Sangatta – Upacara Hari Guru Nasional (HGN) ke-80 Tahun 2025 di Lapangan Kantor Bupati Kutai Timur berlangsung penuh kesan, menghadirkan suasana yang digambarkan Bupati sebagai “gema ketulusan para pendidik yang tak pernah padam.” Momen ini menjadi pengingat pentingnya peran guru sebagai penopang fondasi pendidikan bangsa.
Acara resmi yang digelar Selasa (25/11/2025) tersebut dihadiri Bupati Kutai Timur Ardiansyah Sulaiman yang membacakan sambutan Menteri Pendidikan Dasar dan Menengah. Dalam amanat itu disampaikan sejumlah program pemerintah, mulai dari peningkatan kompetensi, pemberian beasiswa, hingga penguatan perlindungan hukum bagi para pendidik. Pemerintah menilai langkah ini perlu dilakukan agar guru mampu menjawab perubahan zaman yang semakin menantang.
“Bangsa Indonesia tetap bersatu dan kuat, dan kita bersyukur atas rahmat Allah SWT yang memungkinkan pendidikan terus berjalan dengan baik,” demikian kutipannya dalam sambutan tersebut.
Menteri menegaskan bahwa pada 2025 pemerintah menyediakan beasiswa Rp3 juta per semester bagi guru yang belum menempuh pendidikan D4 atau S1. Sebanyak 12.500 guru diprioritaskan untuk melanjutkan studi melalui program Rekognisi Pembelajaran Lampau. Selain itu, pemerintah juga menyiapkan berbagai pelatihan seperti pendidikan profesi guru, peningkatan kemampuan bimbingan konseling, pembelajaran mendalam, coding, kecerdasan artifisial, hingga penguatan kepemimpinan sekolah.
“Untuk kesejahteraan, pemerintah memberikan tunjangan sertifikasi Rp2 juta bagi guru non-ASN dan satu kali gaji pokok untuk ASN. Guru honorer menerima insentif Rp300 ribu per bulan,” lanjut sambutan tersebut.
Mengakui bahwa insentif ini belum sepenuhnya ideal, pemerintah memastikan peningkatan pada 2026. Kesempatan beasiswa dibuka untuk 150 ribu guru, dan insentif honorer ditingkatkan menjadi Rp400 ribu. Pemerintah juga mengurangi beban administratif serta tidak lagi mewajibkan jam mengajar 24 jam, sehingga guru dapat fokus pada tugas utama sebagai pendidik profesional.

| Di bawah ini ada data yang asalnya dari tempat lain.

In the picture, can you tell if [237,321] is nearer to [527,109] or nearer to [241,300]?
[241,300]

Pada kesempatan itu, disampaikan pula tantangan yang dihadapi guru di era digital, mulai dari tekanan sosial, minimnya apresiasi, hingga masalah kompleks yang dialami murid seperti kecanduan gawai, masalah moral, ekonomi keluarga, dan pergaulan. Pemerintah menegaskan perlunya memberikan perlindungan hukum yang jelas bagi guru yang menghadapi persoalan di sekolah.
“Menteri telah menandatangani nota kesepahaman dengan Kapolri mengenai penyelesaian damai atau restorative justice bagi guru yang mengalami persoalan dengan murid, orang tua, atau pihak lain,” ujar Bupati saat membacakan amanat itu.
Sambutan tersebut juga mengajak masyarakat dan orang tua untuk memberikan penghargaan yang layak kepada guru, memperbaiki komunikasi, serta tidak menilai kinerja pendidik hanya dari angka akademik. Peran orang tua disebut sebagai fondasi utama pendidikan anak, sementara guru berfungsi memperkuat karakter dan kecerdasan generasi muda.
Bagi para murid, disampaikan kembali pesan lima nasihat Presiden Prabowo: belajar sungguh-sungguh, mencintai orang tua, menghormati guru, rukun dengan teman, dan mencintai tanah air. Pesan ini ditegaskan sebagai pedoman moral bagi generasi muda agar tetap menghargai gurunya.
Dengan rangkaian amanat dan komitmen itu, peringatan HGN 2025 di Kutai Timur menjadi momentum untuk menegaskan kembali pentingnya keberpihakan terhadap guru sebagai penggerak utama kemajuan pendidikan nasional. (ADV/AN/Diskominfo).